**What needs to be done:** Repeat every line of the material, character for character.
........
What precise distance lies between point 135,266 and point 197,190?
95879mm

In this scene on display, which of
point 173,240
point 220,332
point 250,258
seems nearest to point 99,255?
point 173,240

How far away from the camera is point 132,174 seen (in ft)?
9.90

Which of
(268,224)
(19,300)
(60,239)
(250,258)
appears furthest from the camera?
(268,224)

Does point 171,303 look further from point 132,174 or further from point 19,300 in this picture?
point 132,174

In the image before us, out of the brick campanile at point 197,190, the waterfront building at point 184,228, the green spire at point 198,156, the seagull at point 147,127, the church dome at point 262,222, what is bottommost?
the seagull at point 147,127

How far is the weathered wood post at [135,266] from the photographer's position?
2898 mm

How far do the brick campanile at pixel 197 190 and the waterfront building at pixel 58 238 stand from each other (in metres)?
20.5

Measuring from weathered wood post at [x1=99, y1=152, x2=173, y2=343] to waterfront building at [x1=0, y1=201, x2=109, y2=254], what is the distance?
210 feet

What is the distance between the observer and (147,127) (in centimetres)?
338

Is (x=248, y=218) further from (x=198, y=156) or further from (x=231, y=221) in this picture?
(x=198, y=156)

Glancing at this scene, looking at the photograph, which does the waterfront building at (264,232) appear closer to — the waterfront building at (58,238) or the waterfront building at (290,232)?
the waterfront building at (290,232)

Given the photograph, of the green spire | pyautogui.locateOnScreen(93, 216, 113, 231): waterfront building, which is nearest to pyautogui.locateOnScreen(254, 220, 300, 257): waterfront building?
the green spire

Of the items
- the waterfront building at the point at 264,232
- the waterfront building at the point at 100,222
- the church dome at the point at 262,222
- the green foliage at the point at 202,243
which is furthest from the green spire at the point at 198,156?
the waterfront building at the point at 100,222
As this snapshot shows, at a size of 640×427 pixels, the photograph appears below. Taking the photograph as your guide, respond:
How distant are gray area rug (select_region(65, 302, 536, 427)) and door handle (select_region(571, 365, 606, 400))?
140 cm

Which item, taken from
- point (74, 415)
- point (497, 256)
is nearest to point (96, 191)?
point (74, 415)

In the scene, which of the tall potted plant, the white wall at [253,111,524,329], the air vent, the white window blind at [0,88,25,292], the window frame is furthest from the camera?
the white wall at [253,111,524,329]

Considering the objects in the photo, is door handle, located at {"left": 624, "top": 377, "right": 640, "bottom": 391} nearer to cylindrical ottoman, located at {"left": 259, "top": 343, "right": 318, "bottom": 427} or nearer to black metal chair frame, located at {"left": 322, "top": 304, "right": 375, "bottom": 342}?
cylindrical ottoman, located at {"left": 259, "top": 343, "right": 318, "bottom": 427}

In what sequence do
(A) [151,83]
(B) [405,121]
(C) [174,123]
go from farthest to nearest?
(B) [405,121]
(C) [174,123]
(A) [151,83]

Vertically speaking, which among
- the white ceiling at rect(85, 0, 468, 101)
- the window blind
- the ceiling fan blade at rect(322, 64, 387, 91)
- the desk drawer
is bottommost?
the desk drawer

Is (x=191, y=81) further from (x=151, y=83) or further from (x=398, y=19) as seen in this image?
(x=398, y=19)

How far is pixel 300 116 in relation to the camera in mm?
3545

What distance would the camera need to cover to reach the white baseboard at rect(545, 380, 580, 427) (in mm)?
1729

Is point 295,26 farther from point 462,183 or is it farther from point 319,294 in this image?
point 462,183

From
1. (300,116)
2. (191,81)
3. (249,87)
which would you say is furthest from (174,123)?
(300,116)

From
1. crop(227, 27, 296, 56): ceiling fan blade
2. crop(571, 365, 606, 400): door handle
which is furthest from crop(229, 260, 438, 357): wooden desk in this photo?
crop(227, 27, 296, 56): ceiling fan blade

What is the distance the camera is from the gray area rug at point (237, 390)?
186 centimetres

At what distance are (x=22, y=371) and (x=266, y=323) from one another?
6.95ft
........
**The output:**
What precise distance lies between point 135,266 and point 197,190?
95879mm

In this scene on display, which of
point 173,240
point 220,332
point 250,258
seems nearest to point 99,255?
point 173,240

How far away from the camera is point 132,174 seen (in ft)?
9.90

Which of
(268,224)
(19,300)
(60,239)
(250,258)
appears furthest from the camera?
(268,224)

Does point 171,303 look further from point 132,174 or further from point 19,300 in this picture?
point 132,174

In the image before us, out of the brick campanile at point 197,190, the waterfront building at point 184,228, the green spire at point 198,156, the seagull at point 147,127, the church dome at point 262,222, what is bottommost?
the seagull at point 147,127

How far is the weathered wood post at [135,266] from the photographer's position?
2898 mm

How far do the brick campanile at pixel 197 190 and the waterfront building at pixel 58 238 stand from each other (in metres)?
20.5

Measuring from weathered wood post at [x1=99, y1=152, x2=173, y2=343] to waterfront building at [x1=0, y1=201, x2=109, y2=254], what is the distance?
210 feet

What is the distance between the observer and (147,127) (in centimetres)?
338

Is (x=248, y=218) further from (x=198, y=156) or further from (x=231, y=221) in this picture?
(x=198, y=156)

Glancing at this scene, looking at the photograph, which does the waterfront building at (264,232) appear closer to — the waterfront building at (58,238) or the waterfront building at (290,232)?
the waterfront building at (290,232)

Given the photograph, of the green spire | pyautogui.locateOnScreen(93, 216, 113, 231): waterfront building, which is nearest to pyautogui.locateOnScreen(254, 220, 300, 257): waterfront building?
the green spire

Of the items
- the waterfront building at the point at 264,232
- the waterfront building at the point at 100,222
- the church dome at the point at 262,222
- the green foliage at the point at 202,243
which is furthest from the green spire at the point at 198,156?
the waterfront building at the point at 100,222
As this snapshot shows, at a size of 640×427 pixels, the photograph appears below. Taking the photograph as your guide, respond:
How distant are gray area rug (select_region(65, 302, 536, 427)) and door handle (select_region(571, 365, 606, 400))?
140 cm

Which item, taken from
- point (74, 415)
- point (497, 256)
is nearest to point (96, 191)?
point (74, 415)

In the scene, which of the tall potted plant, the white wall at [253,111,524,329], the air vent, the white window blind at [0,88,25,292], the window frame is furthest from the camera?
the white wall at [253,111,524,329]

Considering the objects in the photo, is door handle, located at {"left": 624, "top": 377, "right": 640, "bottom": 391} nearer to cylindrical ottoman, located at {"left": 259, "top": 343, "right": 318, "bottom": 427} or nearer to black metal chair frame, located at {"left": 322, "top": 304, "right": 375, "bottom": 342}?
cylindrical ottoman, located at {"left": 259, "top": 343, "right": 318, "bottom": 427}

In what sequence do
(A) [151,83]
(B) [405,121]
(C) [174,123]
go from farthest to nearest?
(B) [405,121]
(C) [174,123]
(A) [151,83]

Vertically speaking, which among
- the white ceiling at rect(85, 0, 468, 101)
- the window blind
- the ceiling fan blade at rect(322, 64, 387, 91)
- the desk drawer
is bottommost?
the desk drawer

Is (x=191, y=81) further from (x=151, y=83) or further from (x=398, y=19) as seen in this image?
(x=398, y=19)

How far is pixel 300 116 in relation to the camera in mm?
3545

What distance would the camera need to cover to reach the white baseboard at rect(545, 380, 580, 427) (in mm)?
1729

Is point 295,26 farther from point 462,183 or is it farther from point 319,294 in this image?
point 462,183

From
1. (300,116)
2. (191,81)
3. (249,87)
which would you say is furthest from (174,123)?
(300,116)

From
1. crop(227, 27, 296, 56): ceiling fan blade
2. crop(571, 365, 606, 400): door handle
which is furthest from crop(229, 260, 438, 357): wooden desk in this photo?
crop(227, 27, 296, 56): ceiling fan blade

What is the distance the camera is from the gray area rug at point (237, 390)?
186 centimetres

At what distance are (x=22, y=371) and (x=266, y=323) from one another?
6.95ft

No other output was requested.